* begin GIVEN INFORMATION *

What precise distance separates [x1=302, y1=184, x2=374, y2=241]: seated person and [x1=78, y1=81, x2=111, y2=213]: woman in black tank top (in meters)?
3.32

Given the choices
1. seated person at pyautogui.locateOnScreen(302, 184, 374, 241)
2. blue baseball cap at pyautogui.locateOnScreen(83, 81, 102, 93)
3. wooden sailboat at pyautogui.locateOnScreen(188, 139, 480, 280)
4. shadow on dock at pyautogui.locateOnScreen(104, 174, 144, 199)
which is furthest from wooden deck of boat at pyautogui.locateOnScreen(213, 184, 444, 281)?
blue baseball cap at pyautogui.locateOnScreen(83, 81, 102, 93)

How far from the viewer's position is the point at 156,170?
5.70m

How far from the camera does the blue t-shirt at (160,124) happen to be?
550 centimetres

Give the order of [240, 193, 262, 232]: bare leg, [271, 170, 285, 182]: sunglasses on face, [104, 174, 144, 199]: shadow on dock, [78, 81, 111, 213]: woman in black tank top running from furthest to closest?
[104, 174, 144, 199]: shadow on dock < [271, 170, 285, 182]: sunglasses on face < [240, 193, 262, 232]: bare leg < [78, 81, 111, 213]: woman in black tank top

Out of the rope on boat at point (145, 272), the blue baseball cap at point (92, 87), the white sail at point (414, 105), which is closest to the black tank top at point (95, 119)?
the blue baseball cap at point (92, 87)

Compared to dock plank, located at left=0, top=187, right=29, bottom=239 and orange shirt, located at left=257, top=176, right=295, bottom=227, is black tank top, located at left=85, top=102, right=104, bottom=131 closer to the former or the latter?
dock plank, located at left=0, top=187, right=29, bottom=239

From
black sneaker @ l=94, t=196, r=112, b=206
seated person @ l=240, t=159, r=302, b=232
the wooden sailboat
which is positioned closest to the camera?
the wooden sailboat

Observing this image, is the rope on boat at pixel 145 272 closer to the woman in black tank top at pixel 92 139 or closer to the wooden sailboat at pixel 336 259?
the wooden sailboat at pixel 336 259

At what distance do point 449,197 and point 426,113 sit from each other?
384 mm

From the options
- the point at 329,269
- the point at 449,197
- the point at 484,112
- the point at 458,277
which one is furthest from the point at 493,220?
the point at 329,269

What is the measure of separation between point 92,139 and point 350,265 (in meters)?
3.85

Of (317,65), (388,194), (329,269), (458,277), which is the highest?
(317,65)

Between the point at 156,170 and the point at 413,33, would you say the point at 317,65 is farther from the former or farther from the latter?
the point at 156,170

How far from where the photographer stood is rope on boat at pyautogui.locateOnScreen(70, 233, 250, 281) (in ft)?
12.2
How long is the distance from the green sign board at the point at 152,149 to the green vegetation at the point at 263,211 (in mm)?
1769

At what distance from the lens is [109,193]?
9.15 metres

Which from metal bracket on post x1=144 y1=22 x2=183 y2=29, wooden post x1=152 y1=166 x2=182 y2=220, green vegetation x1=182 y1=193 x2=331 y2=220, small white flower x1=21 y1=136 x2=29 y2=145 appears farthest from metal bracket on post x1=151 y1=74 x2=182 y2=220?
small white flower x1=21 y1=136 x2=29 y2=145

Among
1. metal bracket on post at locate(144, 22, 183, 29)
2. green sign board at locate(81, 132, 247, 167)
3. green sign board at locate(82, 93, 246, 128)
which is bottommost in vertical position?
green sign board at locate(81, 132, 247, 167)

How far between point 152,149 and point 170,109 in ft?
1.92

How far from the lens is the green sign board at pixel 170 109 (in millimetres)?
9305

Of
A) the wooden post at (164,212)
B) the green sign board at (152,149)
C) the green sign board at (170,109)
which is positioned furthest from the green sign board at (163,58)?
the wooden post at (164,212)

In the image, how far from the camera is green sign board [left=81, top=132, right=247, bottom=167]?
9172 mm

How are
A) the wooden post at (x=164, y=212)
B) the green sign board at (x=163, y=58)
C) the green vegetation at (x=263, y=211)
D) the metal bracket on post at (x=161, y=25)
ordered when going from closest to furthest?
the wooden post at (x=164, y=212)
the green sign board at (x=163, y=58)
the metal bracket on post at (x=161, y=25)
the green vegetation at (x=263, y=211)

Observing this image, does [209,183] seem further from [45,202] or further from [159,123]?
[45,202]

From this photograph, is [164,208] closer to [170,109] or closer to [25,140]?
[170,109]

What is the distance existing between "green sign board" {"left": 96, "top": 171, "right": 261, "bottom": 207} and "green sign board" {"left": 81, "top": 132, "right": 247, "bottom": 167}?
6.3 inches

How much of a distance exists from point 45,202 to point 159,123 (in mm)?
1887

* end GIVEN INFORMATION *

◆ EXERCISE INSTRUCTIONS
Return all of the entries above verbatim, reproducing each line character for character.

◆ RESPONSE
What precise distance separates [x1=302, y1=184, x2=374, y2=241]: seated person and [x1=78, y1=81, x2=111, y2=213]: woman in black tank top (in meters)?
3.32

Given the choices
1. seated person at pyautogui.locateOnScreen(302, 184, 374, 241)
2. blue baseball cap at pyautogui.locateOnScreen(83, 81, 102, 93)
3. wooden sailboat at pyautogui.locateOnScreen(188, 139, 480, 280)
4. shadow on dock at pyautogui.locateOnScreen(104, 174, 144, 199)
which is furthest from wooden deck of boat at pyautogui.locateOnScreen(213, 184, 444, 281)?
blue baseball cap at pyautogui.locateOnScreen(83, 81, 102, 93)

How far from the viewer's position is the point at 156,170?
5.70m

How far from the camera does the blue t-shirt at (160,124) happen to be?
550 centimetres

Give the order of [240, 193, 262, 232]: bare leg, [271, 170, 285, 182]: sunglasses on face, [104, 174, 144, 199]: shadow on dock, [78, 81, 111, 213]: woman in black tank top running from furthest to closest?
[104, 174, 144, 199]: shadow on dock < [271, 170, 285, 182]: sunglasses on face < [240, 193, 262, 232]: bare leg < [78, 81, 111, 213]: woman in black tank top

Out of the rope on boat at point (145, 272), the blue baseball cap at point (92, 87), the white sail at point (414, 105), which is closest to the black tank top at point (95, 119)?
the blue baseball cap at point (92, 87)

Compared to dock plank, located at left=0, top=187, right=29, bottom=239 and orange shirt, located at left=257, top=176, right=295, bottom=227, is black tank top, located at left=85, top=102, right=104, bottom=131 closer to the former or the latter?
dock plank, located at left=0, top=187, right=29, bottom=239

From
black sneaker @ l=94, t=196, r=112, b=206
seated person @ l=240, t=159, r=302, b=232
the wooden sailboat
which is positioned closest to the camera?
the wooden sailboat

Observing this image, is the rope on boat at pixel 145 272 closer to the woman in black tank top at pixel 92 139 or closer to the wooden sailboat at pixel 336 259?
the wooden sailboat at pixel 336 259

At what distance do point 449,197 and point 426,113 sit from each other?
384 mm

From the options
- the point at 329,269
- the point at 449,197
- the point at 484,112
- the point at 458,277
which one is furthest from the point at 493,220?
the point at 329,269

What is the measure of separation between point 92,139 and point 350,265 (in meters)?
3.85

Of (317,65), (388,194), (329,269), (458,277), which is the highest?
(317,65)

Between the point at 156,170 and the point at 413,33, would you say the point at 317,65 is farther from the former or farther from the latter?
the point at 156,170

How far from where the photographer stood is rope on boat at pyautogui.locateOnScreen(70, 233, 250, 281) (in ft)?
12.2
How long is the distance from the green sign board at the point at 152,149 to the green vegetation at the point at 263,211 (in mm)?
1769

At what distance from the lens is [109,193]?
9.15 metres

Which from metal bracket on post x1=144 y1=22 x2=183 y2=29, wooden post x1=152 y1=166 x2=182 y2=220, green vegetation x1=182 y1=193 x2=331 y2=220, small white flower x1=21 y1=136 x2=29 y2=145 appears farthest from metal bracket on post x1=151 y1=74 x2=182 y2=220?
small white flower x1=21 y1=136 x2=29 y2=145

Among
1. metal bracket on post at locate(144, 22, 183, 29)
2. green sign board at locate(81, 132, 247, 167)
3. green sign board at locate(82, 93, 246, 128)
which is bottommost in vertical position?
green sign board at locate(81, 132, 247, 167)

How far between point 152,149 and point 170,109 in ft?
1.92

How far from the lens is the green sign board at pixel 170 109 (in millimetres)?
9305

Of
A) the wooden post at (164,212)
B) the green sign board at (152,149)
C) the green sign board at (170,109)
which is positioned furthest from the green sign board at (163,58)?
the wooden post at (164,212)

In the image, how far from the camera is green sign board [left=81, top=132, right=247, bottom=167]?
9172 mm

How are
A) the wooden post at (x=164, y=212)
B) the green sign board at (x=163, y=58)
C) the green vegetation at (x=263, y=211)
D) the metal bracket on post at (x=161, y=25)
ordered when going from closest to furthest?
the wooden post at (x=164, y=212)
the green sign board at (x=163, y=58)
the metal bracket on post at (x=161, y=25)
the green vegetation at (x=263, y=211)

Observing this image, does [209,183] seem further from [45,202] or further from [159,123]?
[45,202]

From this photograph, is [164,208] closer to [170,109] or closer to [25,140]?
[170,109]

What is the distance existing between "green sign board" {"left": 96, "top": 171, "right": 261, "bottom": 207} and "green sign board" {"left": 81, "top": 132, "right": 247, "bottom": 167}?
6.3 inches

How much of a distance exists from point 45,202 to point 159,123 (in mm)?
1887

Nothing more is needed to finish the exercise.